[Document segment]

This is the result of switching over to pixel scale. I went ahead and included the rest of the map area just so you could really comprehend how much smaller things are. If you look closely you’ll notice the previous images pattern is now visible at the pixel scales center.

Anyway, since we can now see so much more it’s time to up the map size. Let’s go from 200×200 to 700×700. That brings us up to a grand total of 490,000 tiles from 40,000!

That’s better. I’m still using the same seed and threshold so due to how noise works, the previous image can be found in this images upper left corner.

Scroll up to look and then back down and you’ll see what I mean.

The next step is to make the world a little more interesting. I’m sure you’ve noticed how repetitive the noise looks. It was fine when we were zoomed in but now that we’re zoomed out a very obvious pattern has emerged. It doesn’t look like any kind of terrain I’ve ever seen! It comes off as some sort of bizarre planet covered in lakes.

This is another problem with noise. It’s very repetitive looking. This happens because the noise isn’t as random as you might think. If it was, then these images would look like static.

It’s beyond the scope of this blog to explain how and why the noise generates shapes instead of useless static, but this wiki entry about noise might help you a little bit.

Either way, static isn’t very useful in regards to terrain generation. The repetitive patterns, though, aren’t exactly ideal either. They look artificial and just plain weird.

The answer is more manipulation. I’ve found the best way to reduce this sameyness is to mix your noise with more noise. That’s what we’re going to do next. I’m going to generate some big and small noise and then evenly mix them together to see what happens.

Here is an animated version of the same images to try and better show the combination.

The end result is certainly more interesting visually but it’s still pretty samey. The only thing I really accomplished was replacing the old pattern with a new one. It’s rougher, sure, as if the world has been eroded over time, but the map still looks very repetitive from top to bottom.

It’s just less squiggly and more spikey.

To further improve this, I’m going to make both sets of noise bigger.

I’m pretty happy with this result! It also helps show off the whole noise combination thing a lot better since you can more clearly see how each set of noise influenced the final result.

This worked better because each set of noise had a bigger scale.

Previously, each set of noise was like static. Theirs shapes, sure, but they’re just a bunch of small patterns. The big noise, though, due to taking up so much space can’t repeat itself as much. This makes the end result more unique when it gets combined with other noise.

This is the map I’ll be using from now on so get used to it! The next thing I want to do is some noise maintenance. I’m going to nuke a few of those small islands from orbit.

Before and after small areas of land were turned into water.

[Information given]

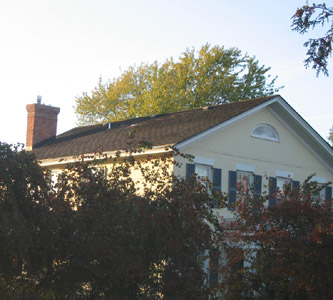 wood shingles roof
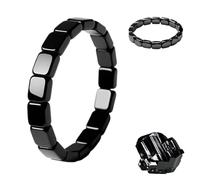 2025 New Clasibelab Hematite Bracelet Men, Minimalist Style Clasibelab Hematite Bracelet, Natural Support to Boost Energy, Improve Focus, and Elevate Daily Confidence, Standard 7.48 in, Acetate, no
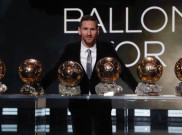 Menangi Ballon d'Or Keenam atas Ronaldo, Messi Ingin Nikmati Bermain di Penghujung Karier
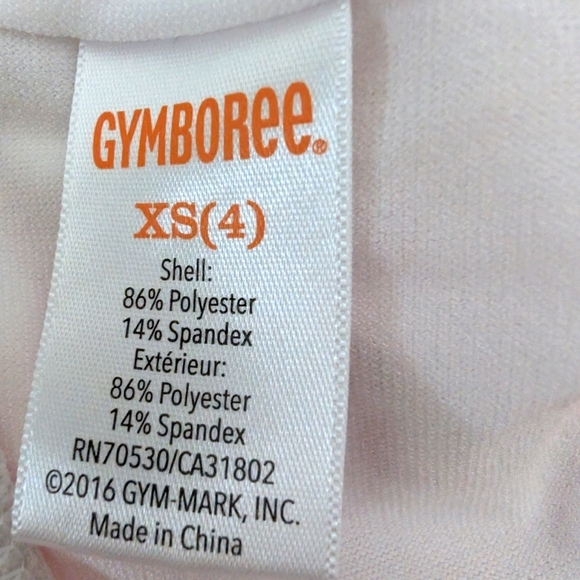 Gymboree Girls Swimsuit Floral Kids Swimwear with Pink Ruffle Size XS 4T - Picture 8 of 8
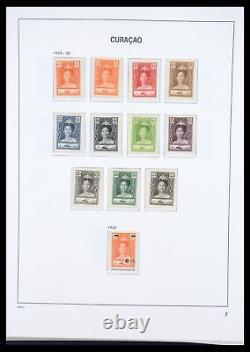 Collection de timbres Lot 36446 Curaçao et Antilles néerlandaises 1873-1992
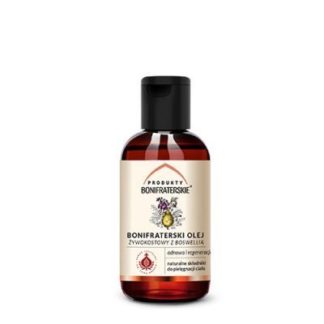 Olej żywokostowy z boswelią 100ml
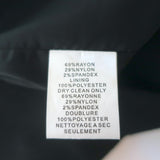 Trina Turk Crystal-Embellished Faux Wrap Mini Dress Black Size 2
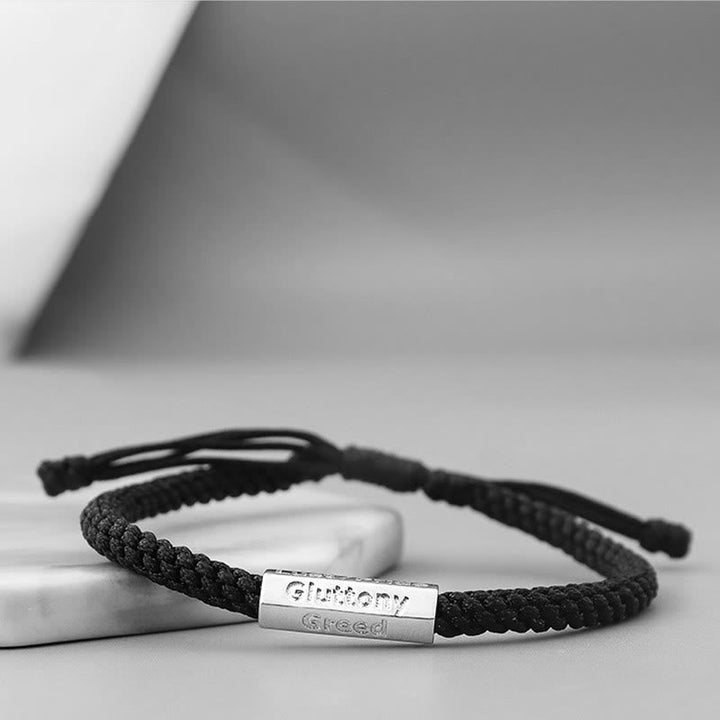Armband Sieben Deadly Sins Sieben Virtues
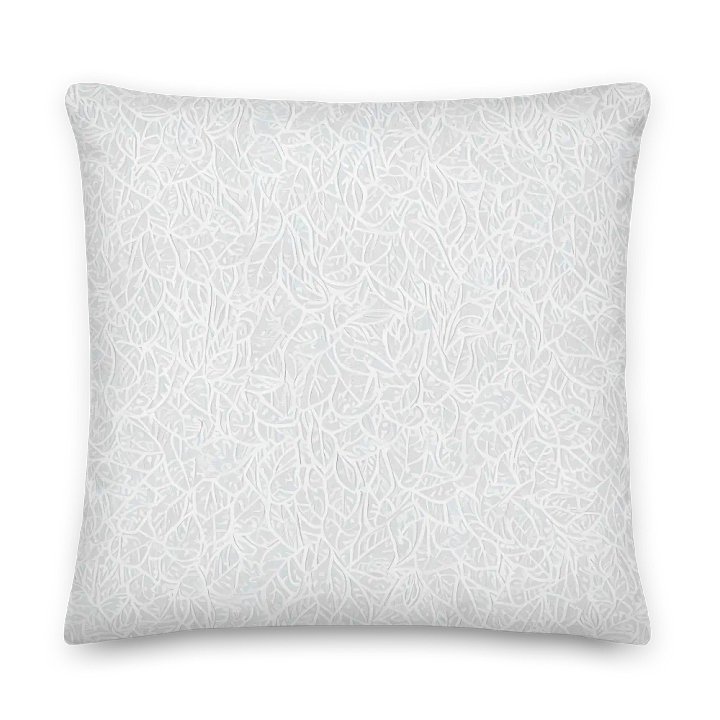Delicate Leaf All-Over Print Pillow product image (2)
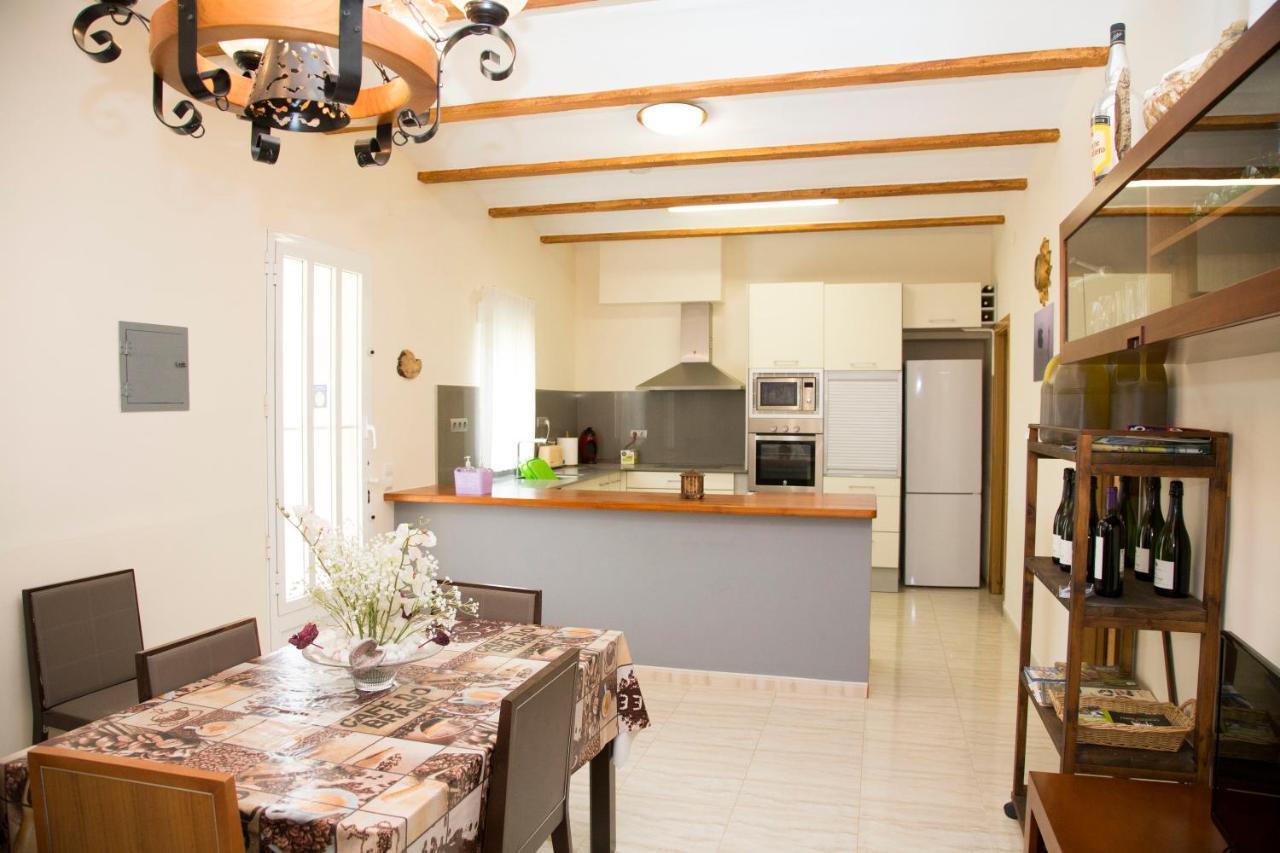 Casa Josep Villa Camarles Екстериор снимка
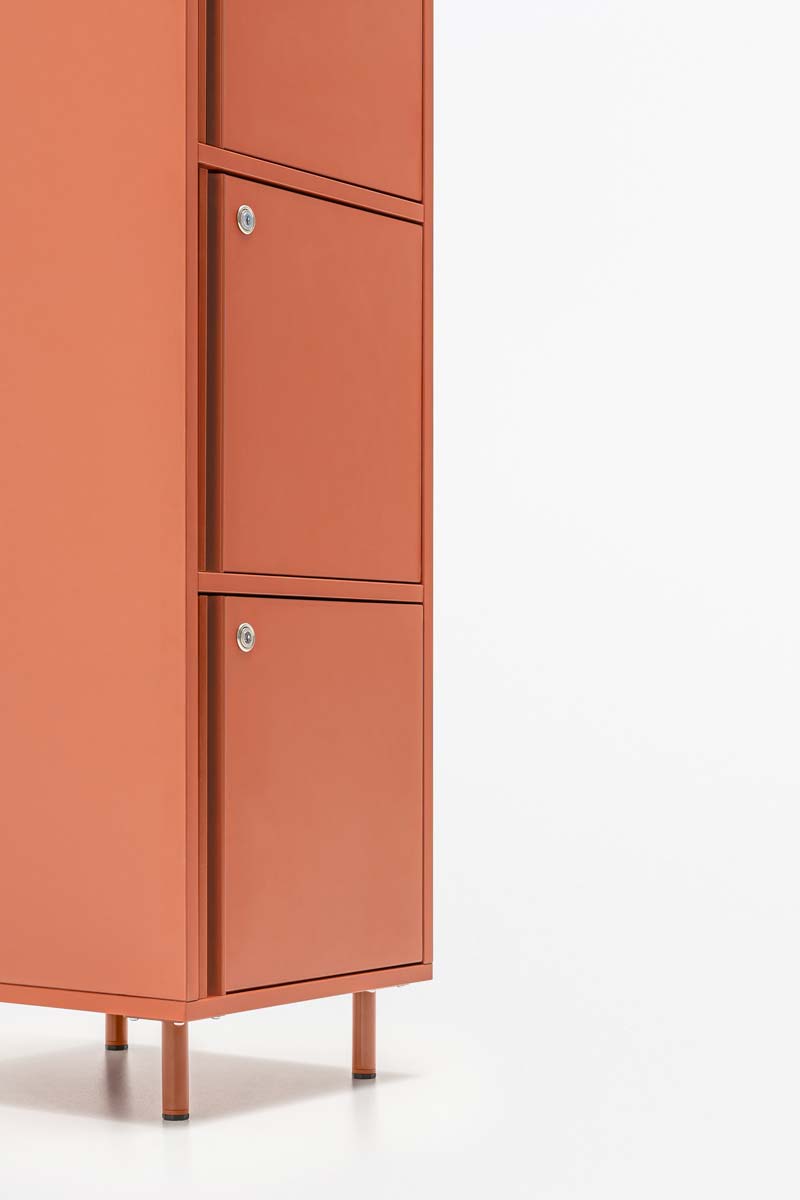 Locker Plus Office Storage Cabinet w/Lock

...

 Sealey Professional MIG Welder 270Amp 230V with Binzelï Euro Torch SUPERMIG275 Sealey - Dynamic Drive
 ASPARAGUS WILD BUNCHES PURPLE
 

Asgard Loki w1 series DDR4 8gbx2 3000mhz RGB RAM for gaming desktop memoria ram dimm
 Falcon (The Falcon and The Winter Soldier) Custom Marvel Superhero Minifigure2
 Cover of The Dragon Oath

--

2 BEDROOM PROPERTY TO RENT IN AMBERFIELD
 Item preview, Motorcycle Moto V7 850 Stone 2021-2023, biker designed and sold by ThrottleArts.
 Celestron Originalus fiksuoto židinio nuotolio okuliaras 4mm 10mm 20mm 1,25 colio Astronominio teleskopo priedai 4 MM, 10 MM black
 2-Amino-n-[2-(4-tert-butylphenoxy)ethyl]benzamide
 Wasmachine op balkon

[What to work on]
- A) Translate this sentence from the terrain noise post into Spanish: "This worked better because each set of noise had a bigger scale."
- B) Reproduce word for word the stretch of the terrain noise post that opens with the words "The answer is" and closes with "top to bottom.".

[Answers to the problems]
- A) Esto funcionó mejor porque cada conjunto de ruido tenía una escala mayor.

- B)
The answer is more manipulation. I’ve found the best way to reduce this sameyness is to mix your noise with more noise. That’s what we’re going to do next. I’m going to generate some big and small noise and then evenly mix them together to see what happens.

Here is an animated version of the same images to try and better show the combination.

The end result is certainly more interesting visually but it’s still pretty samey. The only thing I really accomplished was replacing the old pattern with a new one. It’s rougher, sure, as if the world has been eroded over time, but the map still looks very repetitive from top to bottom.